» **SOURCE PASSAGE**
Saturday, May 10, 2008

Cambodia - Part 4.

So I won't lie, I have been surprised at how little I seemed to be affected by the poverty around me.

But today, I figured things out a bit. It was a day filled with ackwardness, shame, humility, hilarity, and absolute joy. What a combo.

The pastor at SLM here brought two friends from Phnom Penh to here (Sihanoukville) to meet Brianna and I - and let me tell you he had a not so hidden agenda of a potential hook up. It was ackward. For Cambodia, these men are incredibly rich. Like, we all climbed into a Lexus SUV rich. Like, work for the government rich. They are also 30 something years old (insert big collar tug here). We ate lunch with them, and then the pastor left with our friend and got us and our brother here to hang out with these men.

It was really hard. Why?
1) It looks bad to see foreign women with rich Khmer men. It kind implies we're using them for their money. In... questionable ways.

» **SUPPLIED INFORMATION**

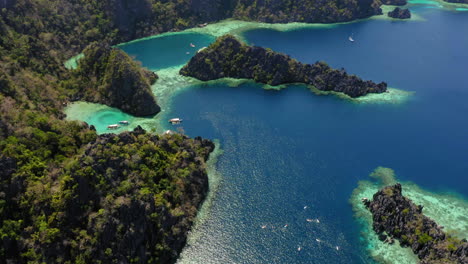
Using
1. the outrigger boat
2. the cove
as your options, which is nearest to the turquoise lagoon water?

» **EXERCISE REQUIREMENTS**
Write out the passage of the Cambodia blog post above that opens with the words containing "Cambodia - Part" and closes with "really hard. Why?".

» **TASK SOLUTION**
Cambodia - Part 4.

So I won't lie, I have been surprised at how little I seemed to be affected by the poverty around me.

But today, I figured things out a bit. It was a day filled with ackwardness, shame, humility, hilarity, and absolute joy. What a combo.

The pastor at SLM here brought two friends from Phnom Penh to here (Sihanoukville) to meet Brianna and I - and let me tell you he had a not so hidden agenda of a potential hook up. It was ackward. For Cambodia, these men are incredibly rich. Like, we all climbed into a Lexus SUV rich. Like, work for the government rich. They are also 30 something years old (insert big collar tug here). We ate lunch with them, and then the pastor left with our friend and got us and our brother here to hang out with these men.

It was really hard. Why?